More Examples of Touchless Technology
Another touchless way to deliver commands to CNCs or other controls of manufacturing equipment involves merely passing a finger through holographic images of what would otherwise be keys or buttons of those devices, floating freely in the air at a convenient location. This alternative is easily accomplished through tailoring widely patented touchless, holographic HoloTouch® HMI technology to the specific look, feel and function of mission critical electronics. Using this innovative technology, operators control electronics without actually touching any physical surface, an important advantage in areas where control of contamination transfer and durability are paramount. One application of HoloTouch technology, a single-function switch designed to fit into a standard wall box, was successfully tested for more than three (3) years for convenience, durability and freedom from contamination transfer at Yale-New Haven Hospital (an affiliate of Yale University); it replaced tactile “paddle” switches (icon of a wheelchair people hit or punch to open doors) which, in that area, last only six-eight weeks before use incapacitates them.

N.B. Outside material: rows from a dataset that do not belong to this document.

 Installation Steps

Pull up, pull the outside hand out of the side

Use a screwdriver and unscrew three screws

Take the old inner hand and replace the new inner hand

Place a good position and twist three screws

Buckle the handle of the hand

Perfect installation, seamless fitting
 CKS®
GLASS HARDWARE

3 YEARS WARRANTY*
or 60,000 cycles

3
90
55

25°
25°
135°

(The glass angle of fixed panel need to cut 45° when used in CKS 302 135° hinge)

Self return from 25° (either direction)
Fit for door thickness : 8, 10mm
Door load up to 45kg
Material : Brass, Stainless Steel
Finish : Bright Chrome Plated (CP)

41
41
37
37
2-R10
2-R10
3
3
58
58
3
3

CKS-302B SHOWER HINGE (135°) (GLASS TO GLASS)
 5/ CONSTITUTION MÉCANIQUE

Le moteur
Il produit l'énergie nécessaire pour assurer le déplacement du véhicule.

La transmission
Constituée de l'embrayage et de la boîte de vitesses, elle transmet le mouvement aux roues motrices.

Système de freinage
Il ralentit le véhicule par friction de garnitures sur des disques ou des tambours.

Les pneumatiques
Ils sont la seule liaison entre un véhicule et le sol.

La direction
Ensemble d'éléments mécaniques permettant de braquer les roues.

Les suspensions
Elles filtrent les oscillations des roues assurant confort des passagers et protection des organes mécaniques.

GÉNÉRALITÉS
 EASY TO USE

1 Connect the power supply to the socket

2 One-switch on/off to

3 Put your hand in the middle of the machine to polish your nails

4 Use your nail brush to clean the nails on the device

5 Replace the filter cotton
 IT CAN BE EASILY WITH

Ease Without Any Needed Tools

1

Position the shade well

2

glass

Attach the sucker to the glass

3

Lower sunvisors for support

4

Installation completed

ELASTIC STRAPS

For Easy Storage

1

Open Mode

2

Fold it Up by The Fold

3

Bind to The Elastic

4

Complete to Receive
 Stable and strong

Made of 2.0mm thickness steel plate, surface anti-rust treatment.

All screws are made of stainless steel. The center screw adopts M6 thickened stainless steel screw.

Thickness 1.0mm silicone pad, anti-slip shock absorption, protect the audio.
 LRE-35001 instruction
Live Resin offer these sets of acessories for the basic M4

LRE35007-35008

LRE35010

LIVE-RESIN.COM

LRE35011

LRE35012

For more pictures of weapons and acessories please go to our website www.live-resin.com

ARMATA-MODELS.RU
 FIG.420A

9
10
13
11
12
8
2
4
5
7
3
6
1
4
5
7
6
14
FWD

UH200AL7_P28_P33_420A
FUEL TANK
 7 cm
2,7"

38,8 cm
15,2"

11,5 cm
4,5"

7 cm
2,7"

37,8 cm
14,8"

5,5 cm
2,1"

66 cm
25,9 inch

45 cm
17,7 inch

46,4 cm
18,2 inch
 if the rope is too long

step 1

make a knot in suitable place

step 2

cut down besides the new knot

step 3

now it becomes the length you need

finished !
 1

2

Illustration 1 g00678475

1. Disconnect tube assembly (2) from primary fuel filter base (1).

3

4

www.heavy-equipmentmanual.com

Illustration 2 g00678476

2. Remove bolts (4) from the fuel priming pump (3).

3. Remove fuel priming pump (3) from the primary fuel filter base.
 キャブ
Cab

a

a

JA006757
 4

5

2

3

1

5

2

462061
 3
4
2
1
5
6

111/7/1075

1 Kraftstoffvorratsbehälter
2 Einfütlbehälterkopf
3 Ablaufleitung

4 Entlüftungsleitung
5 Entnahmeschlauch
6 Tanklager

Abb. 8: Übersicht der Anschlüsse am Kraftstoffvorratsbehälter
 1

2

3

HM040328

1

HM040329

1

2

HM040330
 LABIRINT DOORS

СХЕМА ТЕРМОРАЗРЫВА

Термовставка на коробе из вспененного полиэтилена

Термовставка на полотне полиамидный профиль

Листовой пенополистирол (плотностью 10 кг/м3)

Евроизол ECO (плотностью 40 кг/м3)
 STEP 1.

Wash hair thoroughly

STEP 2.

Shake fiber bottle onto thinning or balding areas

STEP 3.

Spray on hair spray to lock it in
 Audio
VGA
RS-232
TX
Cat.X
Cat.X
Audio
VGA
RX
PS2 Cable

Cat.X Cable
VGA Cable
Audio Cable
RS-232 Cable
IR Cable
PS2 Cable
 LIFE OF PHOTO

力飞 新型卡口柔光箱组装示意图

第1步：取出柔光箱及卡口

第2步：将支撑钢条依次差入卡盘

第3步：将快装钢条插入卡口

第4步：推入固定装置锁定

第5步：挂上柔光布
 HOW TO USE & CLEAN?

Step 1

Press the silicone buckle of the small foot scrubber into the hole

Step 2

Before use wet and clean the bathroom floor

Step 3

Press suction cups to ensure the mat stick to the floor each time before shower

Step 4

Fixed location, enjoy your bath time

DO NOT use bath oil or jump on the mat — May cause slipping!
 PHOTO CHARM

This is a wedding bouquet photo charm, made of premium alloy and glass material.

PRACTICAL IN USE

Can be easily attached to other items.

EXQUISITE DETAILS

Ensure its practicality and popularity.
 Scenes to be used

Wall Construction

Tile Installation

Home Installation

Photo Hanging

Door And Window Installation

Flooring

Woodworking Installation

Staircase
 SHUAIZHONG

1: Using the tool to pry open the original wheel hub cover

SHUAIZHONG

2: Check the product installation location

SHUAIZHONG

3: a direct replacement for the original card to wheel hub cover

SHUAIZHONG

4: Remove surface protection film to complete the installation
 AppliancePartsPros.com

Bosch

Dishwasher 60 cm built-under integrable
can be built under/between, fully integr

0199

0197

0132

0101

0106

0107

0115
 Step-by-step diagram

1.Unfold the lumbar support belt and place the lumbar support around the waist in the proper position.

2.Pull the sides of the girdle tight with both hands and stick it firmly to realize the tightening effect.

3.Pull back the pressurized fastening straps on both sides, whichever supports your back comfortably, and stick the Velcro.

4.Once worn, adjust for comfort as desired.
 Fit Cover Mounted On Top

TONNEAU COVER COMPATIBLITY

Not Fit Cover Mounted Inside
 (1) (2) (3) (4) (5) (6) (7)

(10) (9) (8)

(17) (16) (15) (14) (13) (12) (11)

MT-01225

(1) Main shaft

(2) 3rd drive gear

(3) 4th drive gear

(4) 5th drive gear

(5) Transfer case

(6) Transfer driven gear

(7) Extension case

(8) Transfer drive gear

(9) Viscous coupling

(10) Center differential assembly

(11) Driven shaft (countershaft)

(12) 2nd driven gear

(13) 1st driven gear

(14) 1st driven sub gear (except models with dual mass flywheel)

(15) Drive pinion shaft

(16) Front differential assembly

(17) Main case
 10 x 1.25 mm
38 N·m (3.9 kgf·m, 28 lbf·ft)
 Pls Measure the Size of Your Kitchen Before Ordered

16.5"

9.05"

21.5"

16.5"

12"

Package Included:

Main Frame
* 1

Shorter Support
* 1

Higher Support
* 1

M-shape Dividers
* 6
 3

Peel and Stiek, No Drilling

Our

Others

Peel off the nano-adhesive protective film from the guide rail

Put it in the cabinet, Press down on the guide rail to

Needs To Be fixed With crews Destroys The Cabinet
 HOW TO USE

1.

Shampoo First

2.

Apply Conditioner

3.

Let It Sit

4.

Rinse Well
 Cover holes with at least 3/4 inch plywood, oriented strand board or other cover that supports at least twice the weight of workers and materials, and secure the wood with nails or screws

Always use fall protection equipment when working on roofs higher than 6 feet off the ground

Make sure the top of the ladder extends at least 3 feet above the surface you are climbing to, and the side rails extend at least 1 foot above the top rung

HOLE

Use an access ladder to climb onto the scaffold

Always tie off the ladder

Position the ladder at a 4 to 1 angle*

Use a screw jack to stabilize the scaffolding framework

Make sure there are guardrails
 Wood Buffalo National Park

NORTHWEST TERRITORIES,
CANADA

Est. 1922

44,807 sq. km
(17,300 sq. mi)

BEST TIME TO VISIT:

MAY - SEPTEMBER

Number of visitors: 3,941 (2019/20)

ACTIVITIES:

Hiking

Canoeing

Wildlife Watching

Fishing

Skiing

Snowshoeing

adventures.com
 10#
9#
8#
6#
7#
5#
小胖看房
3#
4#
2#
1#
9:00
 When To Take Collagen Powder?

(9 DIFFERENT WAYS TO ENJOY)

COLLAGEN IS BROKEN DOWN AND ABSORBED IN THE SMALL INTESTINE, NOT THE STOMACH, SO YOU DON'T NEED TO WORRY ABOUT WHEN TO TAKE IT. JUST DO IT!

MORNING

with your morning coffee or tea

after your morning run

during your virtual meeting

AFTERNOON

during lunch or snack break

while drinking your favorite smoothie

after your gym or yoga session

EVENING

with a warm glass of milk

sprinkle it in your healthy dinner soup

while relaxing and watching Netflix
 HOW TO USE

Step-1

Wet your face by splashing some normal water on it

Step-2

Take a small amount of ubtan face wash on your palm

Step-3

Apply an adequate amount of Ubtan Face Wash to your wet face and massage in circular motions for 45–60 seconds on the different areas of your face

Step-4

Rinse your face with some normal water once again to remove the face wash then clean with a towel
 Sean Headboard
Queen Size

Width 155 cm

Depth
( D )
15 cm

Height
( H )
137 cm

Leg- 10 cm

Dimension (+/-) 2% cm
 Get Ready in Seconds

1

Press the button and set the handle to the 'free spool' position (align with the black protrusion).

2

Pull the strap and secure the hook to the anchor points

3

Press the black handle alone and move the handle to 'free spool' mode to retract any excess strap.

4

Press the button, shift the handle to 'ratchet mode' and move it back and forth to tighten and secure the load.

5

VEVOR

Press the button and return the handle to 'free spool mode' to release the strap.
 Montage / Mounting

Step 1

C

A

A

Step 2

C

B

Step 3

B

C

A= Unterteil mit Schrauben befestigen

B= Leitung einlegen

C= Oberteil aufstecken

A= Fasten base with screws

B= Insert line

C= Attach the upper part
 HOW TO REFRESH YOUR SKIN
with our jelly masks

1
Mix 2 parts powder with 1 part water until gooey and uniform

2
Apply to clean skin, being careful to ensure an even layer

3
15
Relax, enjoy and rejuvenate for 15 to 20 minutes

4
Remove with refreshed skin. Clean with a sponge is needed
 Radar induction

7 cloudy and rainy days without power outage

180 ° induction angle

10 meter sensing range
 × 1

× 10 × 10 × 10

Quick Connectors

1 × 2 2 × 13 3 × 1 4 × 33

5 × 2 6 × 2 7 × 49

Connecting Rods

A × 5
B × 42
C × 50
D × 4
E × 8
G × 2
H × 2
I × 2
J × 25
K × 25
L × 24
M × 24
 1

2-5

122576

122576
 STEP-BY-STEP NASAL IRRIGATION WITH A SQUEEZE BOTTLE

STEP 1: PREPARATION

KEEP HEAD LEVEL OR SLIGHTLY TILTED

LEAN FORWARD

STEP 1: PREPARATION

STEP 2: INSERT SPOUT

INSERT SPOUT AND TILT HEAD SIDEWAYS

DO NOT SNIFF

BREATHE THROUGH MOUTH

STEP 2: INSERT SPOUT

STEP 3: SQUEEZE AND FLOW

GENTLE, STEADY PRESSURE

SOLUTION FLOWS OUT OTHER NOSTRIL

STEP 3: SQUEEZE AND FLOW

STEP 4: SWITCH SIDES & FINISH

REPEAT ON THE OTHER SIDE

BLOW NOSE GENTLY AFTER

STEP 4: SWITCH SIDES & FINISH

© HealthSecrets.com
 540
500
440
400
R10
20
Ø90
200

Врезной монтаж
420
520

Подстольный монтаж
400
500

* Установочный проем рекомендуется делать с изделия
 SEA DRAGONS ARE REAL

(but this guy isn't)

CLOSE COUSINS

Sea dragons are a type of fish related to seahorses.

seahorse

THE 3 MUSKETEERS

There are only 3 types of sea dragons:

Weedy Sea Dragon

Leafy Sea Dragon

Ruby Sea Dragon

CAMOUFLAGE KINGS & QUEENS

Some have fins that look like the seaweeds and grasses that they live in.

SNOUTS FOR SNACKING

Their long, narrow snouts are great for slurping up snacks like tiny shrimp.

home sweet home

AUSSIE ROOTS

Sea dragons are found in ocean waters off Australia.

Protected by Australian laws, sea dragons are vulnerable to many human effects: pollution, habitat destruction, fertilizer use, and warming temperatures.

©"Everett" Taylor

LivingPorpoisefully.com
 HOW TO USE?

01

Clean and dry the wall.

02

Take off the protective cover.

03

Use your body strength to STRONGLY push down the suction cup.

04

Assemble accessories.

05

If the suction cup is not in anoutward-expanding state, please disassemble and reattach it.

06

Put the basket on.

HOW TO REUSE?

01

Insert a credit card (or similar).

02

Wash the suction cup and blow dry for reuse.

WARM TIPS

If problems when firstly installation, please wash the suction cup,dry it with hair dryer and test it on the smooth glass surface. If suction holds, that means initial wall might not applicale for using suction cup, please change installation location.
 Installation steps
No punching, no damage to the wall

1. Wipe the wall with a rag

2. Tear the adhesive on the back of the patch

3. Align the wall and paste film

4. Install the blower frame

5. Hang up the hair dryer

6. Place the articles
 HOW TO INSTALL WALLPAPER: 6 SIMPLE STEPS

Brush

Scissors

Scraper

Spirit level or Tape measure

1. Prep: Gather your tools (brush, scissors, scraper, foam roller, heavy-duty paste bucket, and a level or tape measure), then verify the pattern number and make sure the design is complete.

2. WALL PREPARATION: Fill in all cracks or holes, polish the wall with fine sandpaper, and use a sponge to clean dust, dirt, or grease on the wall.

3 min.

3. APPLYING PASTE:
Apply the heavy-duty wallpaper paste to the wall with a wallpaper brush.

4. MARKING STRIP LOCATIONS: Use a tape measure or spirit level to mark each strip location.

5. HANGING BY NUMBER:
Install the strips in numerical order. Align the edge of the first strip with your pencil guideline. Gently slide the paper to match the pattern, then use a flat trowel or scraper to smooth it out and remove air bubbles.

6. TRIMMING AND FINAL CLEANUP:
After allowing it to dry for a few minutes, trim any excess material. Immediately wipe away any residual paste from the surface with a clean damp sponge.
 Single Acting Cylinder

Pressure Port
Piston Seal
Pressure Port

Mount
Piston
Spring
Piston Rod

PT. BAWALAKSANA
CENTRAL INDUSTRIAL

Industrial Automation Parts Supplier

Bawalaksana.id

Human-machine interfaces using HoloTouch technology have only three principal components, contained inside a sealed enclosure:
• a surface relief transmission hologram (akin to what appears on your driver’s license) bearing images of control surfaces selected by the designer;
• a light positioned behind the hologram, causing its reproduced image to float in the air in front of the hologram, coplanar with it; and
• an infrared sensor behind the hologram, focused on the plane of its reproduced image to detect the passage of a finger through particular images and transmit desired commands to connected devices.
Scalable and Customizable
HoloTouch technology is infinitely scalable, whether embodied in a single-function HMI or multi-input controls with the same capabilities as keyboards, keypads or touch screens, dependent only upon how the designer wants the final product to look, feel and function.
HMis using HoloTouch technology are designed around the chosen size, shape and artistic composition of its hologram, selected while recording the hologram. Characteristics such as angle of view of the reproduced image across the horizontal axis and how far in front of the hologram its reproduced image appears to float all provide the operator with bright, easy to understand images, facilitating intuitive and simple operation of connected electronics.
Operator interaction with reproduced holographic images is captured by one simple infrared sensor with a fixed “sweet” spot, in the case of a single-function device, or, in multi-input devices, an infrared sensor which rapidly scans an X-Y plane in the air, coincident with the reproduced holographic image. The latter provides for a wide variety of multiple-input HMis, akin to keyboards and keypads, but without touching any physical surface. All varieties of infrared sensors can be positioned behind the hologram, keeping all parts outside of the reach of operators.
As electronic devices become increasingly sophisticated yet inexpensive, achieving cleanliness and durability objectives with touchless controls of manufacturing equipment is becoming even easier and more cost-effective.